HOUSTON — Drillers found another 13 oil rigs to set aside this week, as the industry continued to tighten its belt amid low prices.

The number of U.S. rigs chasing oil fell to a total of 646, while gas rigs rose by three to 225. Combined, the total Baker Hughes rig count fell by 10 to 875. Miscellaneous rigs were unchanged at four.

The rig count, considered a proxy for industry activity, has fallen sharply since oil prices collapsed last summer. Exploration and production companies have slashed budgets and idled rigs as drilling for now-cheaper crude has become less profitable.

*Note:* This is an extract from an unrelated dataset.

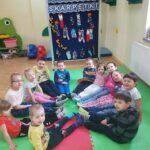 Dzieci siedzą w kółeczku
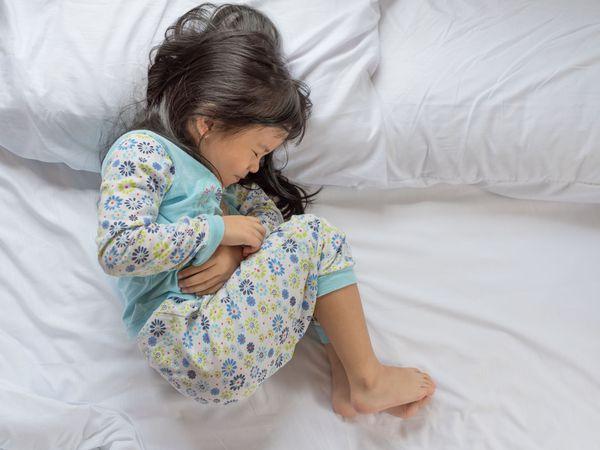 Вынужденное положение ребёнка во время кишечной колики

Overall, Baker Hughes’ rig count has fallen from an October 2014 high of 1,609 oil rigs. The retreat has fueled somewhat of a recovery in the price of oil, as traders have linked the less drilling activity to fewer barrels of oil flowing from wells.

But while U.S. production’s rapid growth has slowed, so far there’s been little indication that production is about to fall off. The rig count has fallen by about 60 percent, but a weekly production estimate made by the U.S. Energy Information Administration showed production growing by 300,000 barrels per day last week to the highest level in data stretching back to 1983. That production figure is a rough estimate — and it often lags behind changes in actual production.

Crude oil prices were up sharply before the Baker Hughes count was released and showed little sign of slowing as traders digested the new. Benchmark next-month West Texas Intermediate rose $2.55 to $60.23, once again above the $60.00 mark that the contract had slipped below this week. International Brent crude was up $2.79 in early trading to $65.37.